International Cricket

Clean sweep: Pakistan beat Zimbabwe by 131 runs to win ODI series 5-0

Fakhar Zaman became the fastest player in history to reach 1,000 career runs in ODI cricket as Pakistan amassed 364/4.

Pakistan completed a series whitewash over Zimbabwe with a 131-run win on Sunday in the fifth and final match at Queens Sports Club in Bulawayo. On another record-setting day for the visitors, Fakhar Zaman became the fastest player in history to reach 1,000 career runs in one-day international cricket as Pakistan amassed 364 for 4.

Zaman broke the previous record of 21 innings by reaching the mark in his 17th innings in the course of a fluent half century. His opening partner Imam-ul-Haq was also in the runs once again, the pair adding their fourth century stand of the series.
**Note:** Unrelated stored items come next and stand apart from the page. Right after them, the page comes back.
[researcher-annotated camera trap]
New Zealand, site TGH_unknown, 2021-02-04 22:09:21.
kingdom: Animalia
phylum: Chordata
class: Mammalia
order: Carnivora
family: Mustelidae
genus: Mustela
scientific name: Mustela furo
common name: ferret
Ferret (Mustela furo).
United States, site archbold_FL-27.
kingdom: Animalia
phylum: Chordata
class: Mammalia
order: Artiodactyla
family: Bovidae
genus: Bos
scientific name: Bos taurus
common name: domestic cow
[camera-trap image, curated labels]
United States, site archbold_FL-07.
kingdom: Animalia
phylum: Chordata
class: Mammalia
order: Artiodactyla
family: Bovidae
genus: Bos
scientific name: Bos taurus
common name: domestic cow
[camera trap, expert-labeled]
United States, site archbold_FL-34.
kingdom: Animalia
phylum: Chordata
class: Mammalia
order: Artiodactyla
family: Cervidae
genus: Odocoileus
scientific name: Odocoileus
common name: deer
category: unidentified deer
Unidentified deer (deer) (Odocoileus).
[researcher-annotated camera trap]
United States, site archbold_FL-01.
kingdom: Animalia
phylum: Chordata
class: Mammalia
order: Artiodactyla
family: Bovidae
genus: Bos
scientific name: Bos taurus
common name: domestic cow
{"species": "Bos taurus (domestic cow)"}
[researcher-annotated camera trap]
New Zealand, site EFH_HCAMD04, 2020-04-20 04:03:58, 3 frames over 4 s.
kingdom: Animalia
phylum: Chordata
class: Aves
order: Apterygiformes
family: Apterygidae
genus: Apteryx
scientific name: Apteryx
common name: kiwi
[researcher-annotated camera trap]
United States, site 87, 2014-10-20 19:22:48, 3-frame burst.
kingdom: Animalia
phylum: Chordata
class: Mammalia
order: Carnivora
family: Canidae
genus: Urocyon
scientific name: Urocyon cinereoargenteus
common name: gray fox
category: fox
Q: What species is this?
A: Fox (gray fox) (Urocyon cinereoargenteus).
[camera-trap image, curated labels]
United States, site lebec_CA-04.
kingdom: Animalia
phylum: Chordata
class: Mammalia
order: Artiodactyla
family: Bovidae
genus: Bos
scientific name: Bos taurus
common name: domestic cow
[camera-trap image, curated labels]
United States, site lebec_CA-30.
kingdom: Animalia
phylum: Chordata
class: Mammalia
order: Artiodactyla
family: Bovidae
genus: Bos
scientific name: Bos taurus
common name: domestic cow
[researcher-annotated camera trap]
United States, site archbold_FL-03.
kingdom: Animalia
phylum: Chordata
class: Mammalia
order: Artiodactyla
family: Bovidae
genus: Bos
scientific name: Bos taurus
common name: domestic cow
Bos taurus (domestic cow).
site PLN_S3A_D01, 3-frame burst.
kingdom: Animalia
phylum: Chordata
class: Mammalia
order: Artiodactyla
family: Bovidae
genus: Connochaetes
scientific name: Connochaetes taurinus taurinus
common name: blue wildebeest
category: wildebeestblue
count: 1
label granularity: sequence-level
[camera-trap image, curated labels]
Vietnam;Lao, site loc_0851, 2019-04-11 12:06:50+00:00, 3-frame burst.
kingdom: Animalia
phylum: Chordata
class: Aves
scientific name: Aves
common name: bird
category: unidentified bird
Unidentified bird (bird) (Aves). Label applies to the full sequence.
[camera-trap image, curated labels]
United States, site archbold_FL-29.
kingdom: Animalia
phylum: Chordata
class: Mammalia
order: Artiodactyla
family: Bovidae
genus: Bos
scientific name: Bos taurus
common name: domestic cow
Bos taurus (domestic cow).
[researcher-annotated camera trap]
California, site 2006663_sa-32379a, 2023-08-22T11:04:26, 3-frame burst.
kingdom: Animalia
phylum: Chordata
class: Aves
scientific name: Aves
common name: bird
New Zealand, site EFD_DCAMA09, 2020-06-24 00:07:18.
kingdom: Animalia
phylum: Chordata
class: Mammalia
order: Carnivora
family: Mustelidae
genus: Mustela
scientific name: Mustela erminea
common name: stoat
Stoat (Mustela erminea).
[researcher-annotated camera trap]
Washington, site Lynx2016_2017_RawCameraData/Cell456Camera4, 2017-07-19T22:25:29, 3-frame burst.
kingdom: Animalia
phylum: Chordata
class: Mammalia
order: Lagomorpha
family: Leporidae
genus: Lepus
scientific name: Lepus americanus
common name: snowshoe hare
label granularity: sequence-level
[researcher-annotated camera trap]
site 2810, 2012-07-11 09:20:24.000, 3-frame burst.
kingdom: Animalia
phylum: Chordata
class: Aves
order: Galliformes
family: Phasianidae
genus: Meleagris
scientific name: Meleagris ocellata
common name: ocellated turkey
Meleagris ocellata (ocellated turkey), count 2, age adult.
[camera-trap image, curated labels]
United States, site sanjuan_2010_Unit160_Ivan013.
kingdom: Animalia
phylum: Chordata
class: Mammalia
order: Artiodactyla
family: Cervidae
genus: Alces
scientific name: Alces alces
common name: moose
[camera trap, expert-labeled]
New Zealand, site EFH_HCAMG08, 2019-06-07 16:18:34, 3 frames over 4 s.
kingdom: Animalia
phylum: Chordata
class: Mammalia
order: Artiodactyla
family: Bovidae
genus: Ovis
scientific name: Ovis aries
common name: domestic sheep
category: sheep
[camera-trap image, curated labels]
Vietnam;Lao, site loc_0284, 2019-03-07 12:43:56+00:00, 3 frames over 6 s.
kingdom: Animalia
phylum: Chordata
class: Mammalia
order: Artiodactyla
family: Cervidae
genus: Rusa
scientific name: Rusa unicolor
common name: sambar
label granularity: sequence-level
They took the score to 168 in the 25th over before Zaman was caught behind for 85. While he missed out on what would have been his third hundred of the series, Zaman did also claim the records for most runs in a five-match bilateral series with 515 and most runs scored between dismissals in ODIs, having scored 455 runs since he was last dismissed in the first match of the series.

On a morning for batsmen, Imam-ul-Haq went on to reach his third century of the series, and though Shoaib Malik and Asif Ali fell cheaply, the carnage continued with Babar Azam then racing to a century of his own from 72 deliveries, his second fifty haven taken just 17 balls. In response, Zimbabwe showed much more stickability with the bat than had been the case in the first four games of the series.

Hamilton Masakadza and Tinashe Kamunhukamwe got going with a 66-run opening stand, Zimbabwe’s best of the series, and though Zimbabwe never looked like threatening Pakistan’s total, the middle order did at least hold firm.

Prince Masvaure made 39 and Ryan Murray contributed 47 - personal bests for both players in their short careers - and Peter Moor finished off with 44 not out in a 67-run stand with Elton Chigumbura, allowing Zimbabwe to reach 233 for 4.